Material for this task
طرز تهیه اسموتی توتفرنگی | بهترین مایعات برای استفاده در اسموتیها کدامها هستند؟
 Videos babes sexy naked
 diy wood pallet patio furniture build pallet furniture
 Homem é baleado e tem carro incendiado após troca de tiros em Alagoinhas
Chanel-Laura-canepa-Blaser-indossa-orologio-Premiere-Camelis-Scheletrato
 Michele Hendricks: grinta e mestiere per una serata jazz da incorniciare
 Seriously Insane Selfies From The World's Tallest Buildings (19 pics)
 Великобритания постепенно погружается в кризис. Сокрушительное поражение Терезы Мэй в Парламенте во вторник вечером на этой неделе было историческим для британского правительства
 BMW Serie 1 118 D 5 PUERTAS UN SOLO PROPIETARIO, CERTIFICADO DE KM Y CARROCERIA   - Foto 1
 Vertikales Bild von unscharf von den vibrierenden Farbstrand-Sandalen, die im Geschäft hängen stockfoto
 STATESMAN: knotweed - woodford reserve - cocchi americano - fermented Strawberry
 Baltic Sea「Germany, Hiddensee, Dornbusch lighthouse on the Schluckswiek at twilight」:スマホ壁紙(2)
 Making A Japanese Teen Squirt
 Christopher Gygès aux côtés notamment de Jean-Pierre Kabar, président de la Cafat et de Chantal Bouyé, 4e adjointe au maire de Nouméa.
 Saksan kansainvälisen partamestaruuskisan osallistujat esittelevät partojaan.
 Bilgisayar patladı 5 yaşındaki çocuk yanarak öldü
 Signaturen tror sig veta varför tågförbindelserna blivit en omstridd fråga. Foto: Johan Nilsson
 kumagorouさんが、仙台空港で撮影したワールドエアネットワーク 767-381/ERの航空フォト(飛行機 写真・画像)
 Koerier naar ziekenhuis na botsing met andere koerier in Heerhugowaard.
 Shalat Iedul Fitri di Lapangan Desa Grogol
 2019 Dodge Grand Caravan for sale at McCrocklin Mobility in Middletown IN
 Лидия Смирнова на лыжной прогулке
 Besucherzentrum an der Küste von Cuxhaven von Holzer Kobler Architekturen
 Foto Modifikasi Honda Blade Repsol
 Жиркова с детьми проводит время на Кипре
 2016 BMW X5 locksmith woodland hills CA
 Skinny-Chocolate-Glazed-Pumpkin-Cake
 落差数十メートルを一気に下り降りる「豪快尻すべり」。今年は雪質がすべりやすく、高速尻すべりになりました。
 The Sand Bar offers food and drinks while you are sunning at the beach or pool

Work task
Word for word, write out every record.

Output
طرز تهیه اسموتی توتفرنگی | بهترین مایعات برای استفاده در اسموتیها کدامها هستند؟
 Videos babes sexy naked
 diy wood pallet patio furniture build pallet furniture
 Homem é baleado e tem carro incendiado após troca de tiros em Alagoinhas
Chanel-Laura-canepa-Blaser-indossa-orologio-Premiere-Camelis-Scheletrato
 Michele Hendricks: grinta e mestiere per una serata jazz da incorniciare
 Seriously Insane Selfies From The World's Tallest Buildings (19 pics)
 Великобритания постепенно погружается в кризис. Сокрушительное поражение Терезы Мэй в Парламенте во вторник вечером на этой неделе было историческим для британского правительства
 BMW Serie 1 118 D 5 PUERTAS UN SOLO PROPIETARIO, CERTIFICADO DE KM Y CARROCERIA   - Foto 1
 Vertikales Bild von unscharf von den vibrierenden Farbstrand-Sandalen, die im Geschäft hängen stockfoto
 STATESMAN: knotweed - woodford reserve - cocchi americano - fermented Strawberry
 Baltic Sea「Germany, Hiddensee, Dornbusch lighthouse on the Schluckswiek at twilight」:スマホ壁紙(2)
 Making A Japanese Teen Squirt
 Christopher Gygès aux côtés notamment de Jean-Pierre Kabar, président de la Cafat et de Chantal Bouyé, 4e adjointe au maire de Nouméa.
 Saksan kansainvälisen partamestaruuskisan osallistujat esittelevät partojaan.
 Bilgisayar patladı 5 yaşındaki çocuk yanarak öldü
 Signaturen tror sig veta varför tågförbindelserna blivit en omstridd fråga. Foto: Johan Nilsson
 kumagorouさんが、仙台空港で撮影したワールドエアネットワーク 767-381/ERの航空フォト(飛行機 写真・画像)
 Koerier naar ziekenhuis na botsing met andere koerier in Heerhugowaard.
 Shalat Iedul Fitri di Lapangan Desa Grogol
 2019 Dodge Grand Caravan for sale at McCrocklin Mobility in Middletown IN
 Лидия Смирнова на лыжной прогулке
 Besucherzentrum an der Küste von Cuxhaven von Holzer Kobler Architekturen
 Foto Modifikasi Honda Blade Repsol
 Жиркова с детьми проводит время на Кипре
 2016 BMW X5 locksmith woodland hills CA
 Skinny-Chocolate-Glazed-Pumpkin-Cake
 落差数十メートルを一気に下り降りる「豪快尻すべり」。今年は雪質がすべりやすく、高速尻すべりになりました。
 The Sand Bar offers food and drinks while you are sunning at the beach or pool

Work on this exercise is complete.